Work to complete >>
Rewrite the stretch of the excerpted text from "Breaking changes" through "breaking C-ABI change.)", replacing "hardening" with "safeguards".

** Start Excerpted text **

Validation at the end of the branch: Rust changes are cargo check-clean (both net-mesh and net-compute-ffi) with cargo clippy clean and the touched modules' cargo test passing; regression tests were added per finding (existing tests that pinned buggy behaviour were updated). Go changes are gofmt-clean and mirror already-compiling patterns, with the cgo caveat noted above.


Investigated, downgraded, and deferred

  • #37 — reported anti-replay MAX_FORWARD bypass → downgraded to INFO, reverted. The control is dead on the hot path, but the window math means it is not an exploitable replay bypass. The proposed "restore MAX_FORWARD in commit" hardening breaks four existing replay-window tests that encode deliberate design: commit accepts large forward jumps so a receiver that missed > 1024 packets survives heavy loss without a forced re-handshake (stale counters are still caught by the age check). A behavior/policy change with a real reliability downside and no security gain — left to a deliberate decision rather than slipped into a bugfix release.
  • #23 — deferred. publish_to_peer doesn't chunk by event count, so a publish_many of > 2028 events trips build_subprotocol's release-mode assert!. The fix is a non-trivial hot-path refactor (per-chunk credit/seq loop) that deserves careful reliable-stream testing, not a rushed edit.
  • #12 — deferred. C.GoBytes(ptr, C.int(len)) truncates / sign-flips payloads ≥ 2 GiB across ~20 call sites; each needs bespoke error handling, and 20 blind edits without a cgo toolchain to compile-verify is too risky.
  • #17 — open sub-item. The seed-pointer length check is the one piece of the FFI-guard family still open (its companion isize::MAX and panic guards landed); the real fix is a breaking C-ABI change (seed_len parameter), disproportionate for a LOW only reachable by a caller violating the documented 32-byte contract (in-tree callers always pass 32).
  • Appendix B-* — bugs in the divergent bindings/go/net/ copy are catalogued but not addressed here.

Dependency updates

All in net/crates/net/Cargo.lock (no Cargo.toml change — so crates.io library consumers resolve identically; these bumps reach only the distributed artifacts: CLI, FFI staticlibs, npm prebuilds, Python wheels, deck):

  • Transitive bumps: redis 1.2.2 → 1.2.3, syn 2.0.117 → 2.0.118, napi 3.9.1 → 3.9.3, bytes 1.11.1 → 1.12.0, h2 0.4.14 → 0.4.15, time 0.3.47 → 0.3.49, getrandom 0.4.2 → 0.4.3, webpki-roots 1.0.7 → 1.0.8.
  • Footprint reduction: a transitive WASM component-model toolchain dropped out of the graph (wit-bindgen-*, wit-component, wit-parser, wasm-encoder/-metadata/-parser, wasip3, leb128fmt, id-arena, prettyplease, unicode-xid); foldhash and hashbrown shed a duplicate major.
  • No crates added; nothing reaches the datapath, crypto, or wire.

Breaking changes

None on the wire, in the C ABI, or in the public Go/Python API. The Go handle fixes are internal lock-discipline changes behind unchanged method signatures; the FFI panic guards and null/length checks are internal hardening. (#12 and #17 were deferred precisely because a real fix would require a breaking C-ABI change.)

** End Excerpted text **
** Start Records shown **

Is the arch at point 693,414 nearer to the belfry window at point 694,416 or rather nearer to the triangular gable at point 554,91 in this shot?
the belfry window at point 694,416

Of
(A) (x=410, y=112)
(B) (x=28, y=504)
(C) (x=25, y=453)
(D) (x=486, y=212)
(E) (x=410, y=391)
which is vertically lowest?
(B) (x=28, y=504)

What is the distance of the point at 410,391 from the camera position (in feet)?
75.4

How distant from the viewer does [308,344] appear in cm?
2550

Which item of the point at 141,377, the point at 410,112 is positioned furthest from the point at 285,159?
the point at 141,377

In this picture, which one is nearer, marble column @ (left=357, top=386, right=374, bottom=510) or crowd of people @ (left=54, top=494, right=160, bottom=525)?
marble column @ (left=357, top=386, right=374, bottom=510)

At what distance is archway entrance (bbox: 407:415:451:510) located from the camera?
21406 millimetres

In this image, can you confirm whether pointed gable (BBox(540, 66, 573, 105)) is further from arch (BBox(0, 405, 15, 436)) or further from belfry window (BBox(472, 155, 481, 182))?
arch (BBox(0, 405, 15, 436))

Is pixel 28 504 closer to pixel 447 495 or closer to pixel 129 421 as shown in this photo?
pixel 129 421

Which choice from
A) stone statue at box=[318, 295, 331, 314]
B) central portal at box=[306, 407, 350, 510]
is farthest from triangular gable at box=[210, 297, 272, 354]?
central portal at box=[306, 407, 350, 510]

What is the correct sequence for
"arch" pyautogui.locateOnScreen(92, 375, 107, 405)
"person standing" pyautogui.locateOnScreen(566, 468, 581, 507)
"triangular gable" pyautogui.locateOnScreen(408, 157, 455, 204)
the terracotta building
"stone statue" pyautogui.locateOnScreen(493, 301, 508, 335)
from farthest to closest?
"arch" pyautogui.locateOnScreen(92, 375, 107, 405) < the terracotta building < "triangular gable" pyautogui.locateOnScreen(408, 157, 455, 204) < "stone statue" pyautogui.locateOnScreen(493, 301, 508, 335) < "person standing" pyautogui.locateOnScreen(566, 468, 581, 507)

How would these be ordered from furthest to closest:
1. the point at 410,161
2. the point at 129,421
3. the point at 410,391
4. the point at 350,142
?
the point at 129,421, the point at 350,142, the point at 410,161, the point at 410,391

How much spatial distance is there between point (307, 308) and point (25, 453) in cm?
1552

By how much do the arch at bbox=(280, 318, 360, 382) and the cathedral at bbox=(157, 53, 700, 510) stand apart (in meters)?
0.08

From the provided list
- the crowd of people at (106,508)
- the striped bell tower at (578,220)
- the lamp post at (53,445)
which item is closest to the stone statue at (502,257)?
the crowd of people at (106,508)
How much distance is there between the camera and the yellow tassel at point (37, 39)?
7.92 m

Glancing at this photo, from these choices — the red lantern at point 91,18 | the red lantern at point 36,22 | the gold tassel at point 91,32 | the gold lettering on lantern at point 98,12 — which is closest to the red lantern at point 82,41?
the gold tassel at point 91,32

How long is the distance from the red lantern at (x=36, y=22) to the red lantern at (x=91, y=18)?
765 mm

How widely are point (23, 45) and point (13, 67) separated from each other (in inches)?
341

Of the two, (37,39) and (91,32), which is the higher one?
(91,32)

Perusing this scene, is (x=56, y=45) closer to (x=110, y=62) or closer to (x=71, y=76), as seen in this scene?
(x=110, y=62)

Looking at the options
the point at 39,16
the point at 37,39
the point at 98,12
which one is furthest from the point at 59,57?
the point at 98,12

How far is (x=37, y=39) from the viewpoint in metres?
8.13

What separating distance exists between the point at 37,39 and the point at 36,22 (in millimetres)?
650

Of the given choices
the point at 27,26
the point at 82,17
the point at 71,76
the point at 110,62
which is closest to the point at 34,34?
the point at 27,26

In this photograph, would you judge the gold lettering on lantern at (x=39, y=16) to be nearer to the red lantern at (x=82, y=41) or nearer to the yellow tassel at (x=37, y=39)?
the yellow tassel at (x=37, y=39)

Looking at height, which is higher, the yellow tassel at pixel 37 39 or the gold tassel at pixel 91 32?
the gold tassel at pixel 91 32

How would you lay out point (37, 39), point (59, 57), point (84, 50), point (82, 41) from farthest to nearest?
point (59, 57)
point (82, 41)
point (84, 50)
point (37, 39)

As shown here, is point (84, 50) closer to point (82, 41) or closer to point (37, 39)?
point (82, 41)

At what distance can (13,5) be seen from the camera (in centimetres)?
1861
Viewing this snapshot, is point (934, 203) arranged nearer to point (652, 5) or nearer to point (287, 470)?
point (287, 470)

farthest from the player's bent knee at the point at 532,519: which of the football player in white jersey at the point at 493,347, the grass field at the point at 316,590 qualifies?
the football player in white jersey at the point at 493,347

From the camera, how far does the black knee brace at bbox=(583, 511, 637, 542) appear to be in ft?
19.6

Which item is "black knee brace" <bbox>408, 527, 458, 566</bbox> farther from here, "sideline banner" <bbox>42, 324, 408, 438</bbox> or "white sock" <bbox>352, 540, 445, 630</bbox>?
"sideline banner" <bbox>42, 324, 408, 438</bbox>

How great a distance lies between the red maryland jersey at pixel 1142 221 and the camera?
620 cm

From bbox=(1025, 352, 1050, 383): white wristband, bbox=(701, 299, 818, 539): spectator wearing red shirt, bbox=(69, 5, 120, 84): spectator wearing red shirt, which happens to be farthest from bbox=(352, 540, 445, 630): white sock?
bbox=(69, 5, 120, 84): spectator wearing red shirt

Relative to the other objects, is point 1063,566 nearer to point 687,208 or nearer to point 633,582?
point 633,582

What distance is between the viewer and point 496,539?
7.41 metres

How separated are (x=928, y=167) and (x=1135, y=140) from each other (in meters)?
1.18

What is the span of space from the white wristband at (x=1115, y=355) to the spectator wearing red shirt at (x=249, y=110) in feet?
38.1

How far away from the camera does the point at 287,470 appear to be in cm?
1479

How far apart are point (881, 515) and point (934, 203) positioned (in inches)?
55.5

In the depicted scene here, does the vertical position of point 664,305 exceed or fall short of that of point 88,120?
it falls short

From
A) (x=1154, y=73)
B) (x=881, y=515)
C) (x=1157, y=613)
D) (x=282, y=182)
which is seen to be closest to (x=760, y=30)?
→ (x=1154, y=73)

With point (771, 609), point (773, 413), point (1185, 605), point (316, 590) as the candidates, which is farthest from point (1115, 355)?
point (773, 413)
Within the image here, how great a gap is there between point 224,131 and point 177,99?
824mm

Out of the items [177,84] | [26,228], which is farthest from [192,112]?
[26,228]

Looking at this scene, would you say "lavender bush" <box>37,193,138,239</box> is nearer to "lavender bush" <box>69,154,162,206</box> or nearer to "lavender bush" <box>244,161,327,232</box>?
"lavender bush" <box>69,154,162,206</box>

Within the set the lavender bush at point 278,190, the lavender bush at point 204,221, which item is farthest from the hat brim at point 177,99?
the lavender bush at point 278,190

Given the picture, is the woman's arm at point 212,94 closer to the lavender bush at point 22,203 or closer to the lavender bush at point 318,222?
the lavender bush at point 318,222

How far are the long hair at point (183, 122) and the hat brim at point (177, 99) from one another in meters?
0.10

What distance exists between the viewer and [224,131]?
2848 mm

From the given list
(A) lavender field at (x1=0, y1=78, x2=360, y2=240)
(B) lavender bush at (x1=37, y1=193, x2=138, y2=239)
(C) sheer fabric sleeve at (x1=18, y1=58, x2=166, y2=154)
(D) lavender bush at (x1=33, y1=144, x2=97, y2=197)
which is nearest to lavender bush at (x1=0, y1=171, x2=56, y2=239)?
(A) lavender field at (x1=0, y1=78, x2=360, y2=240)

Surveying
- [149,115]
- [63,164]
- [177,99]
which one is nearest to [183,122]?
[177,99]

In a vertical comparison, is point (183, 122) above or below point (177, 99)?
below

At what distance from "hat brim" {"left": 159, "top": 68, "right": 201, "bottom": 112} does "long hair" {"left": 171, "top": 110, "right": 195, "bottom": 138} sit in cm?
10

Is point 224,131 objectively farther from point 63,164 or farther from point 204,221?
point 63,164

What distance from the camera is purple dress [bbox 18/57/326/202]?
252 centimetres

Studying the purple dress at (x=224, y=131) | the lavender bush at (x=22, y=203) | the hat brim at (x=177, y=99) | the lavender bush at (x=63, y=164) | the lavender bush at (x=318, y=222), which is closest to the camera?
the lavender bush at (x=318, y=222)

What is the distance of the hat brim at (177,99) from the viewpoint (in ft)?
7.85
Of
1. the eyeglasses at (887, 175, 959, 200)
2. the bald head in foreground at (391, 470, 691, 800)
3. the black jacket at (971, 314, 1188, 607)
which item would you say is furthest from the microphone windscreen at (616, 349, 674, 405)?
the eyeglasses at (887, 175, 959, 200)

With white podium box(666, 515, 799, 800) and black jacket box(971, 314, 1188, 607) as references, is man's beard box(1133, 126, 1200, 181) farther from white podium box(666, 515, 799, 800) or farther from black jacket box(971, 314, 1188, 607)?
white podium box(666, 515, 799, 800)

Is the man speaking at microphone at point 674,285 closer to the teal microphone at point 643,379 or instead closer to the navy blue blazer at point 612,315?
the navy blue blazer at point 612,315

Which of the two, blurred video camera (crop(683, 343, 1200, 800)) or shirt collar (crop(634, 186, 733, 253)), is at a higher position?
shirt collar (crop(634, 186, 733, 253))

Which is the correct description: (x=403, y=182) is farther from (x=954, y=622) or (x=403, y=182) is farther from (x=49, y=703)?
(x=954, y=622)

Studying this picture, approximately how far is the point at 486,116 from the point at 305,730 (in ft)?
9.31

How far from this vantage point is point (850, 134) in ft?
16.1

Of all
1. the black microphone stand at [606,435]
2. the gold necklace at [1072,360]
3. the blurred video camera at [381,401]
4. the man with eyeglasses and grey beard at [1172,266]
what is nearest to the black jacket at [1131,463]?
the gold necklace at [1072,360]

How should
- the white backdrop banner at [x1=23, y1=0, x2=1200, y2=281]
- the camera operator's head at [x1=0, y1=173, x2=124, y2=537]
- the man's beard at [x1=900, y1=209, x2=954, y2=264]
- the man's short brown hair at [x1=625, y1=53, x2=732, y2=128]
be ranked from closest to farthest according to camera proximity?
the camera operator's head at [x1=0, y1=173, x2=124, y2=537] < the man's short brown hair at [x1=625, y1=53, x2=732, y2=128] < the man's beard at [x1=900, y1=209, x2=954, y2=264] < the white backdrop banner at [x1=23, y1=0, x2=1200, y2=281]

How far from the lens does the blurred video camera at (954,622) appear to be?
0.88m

** End Records shown **

Answer to this exercise >>
Breaking changes

None on the wire, in the C ABI, or in the public Go/Python API. The Go handle fixes are internal lock-discipline changes behind unchanged method signatures; the FFI panic guards and null/length checks are internal safeguards. (#12 and #17 were deferred precisely because a real fix would require a breaking C-ABI change.)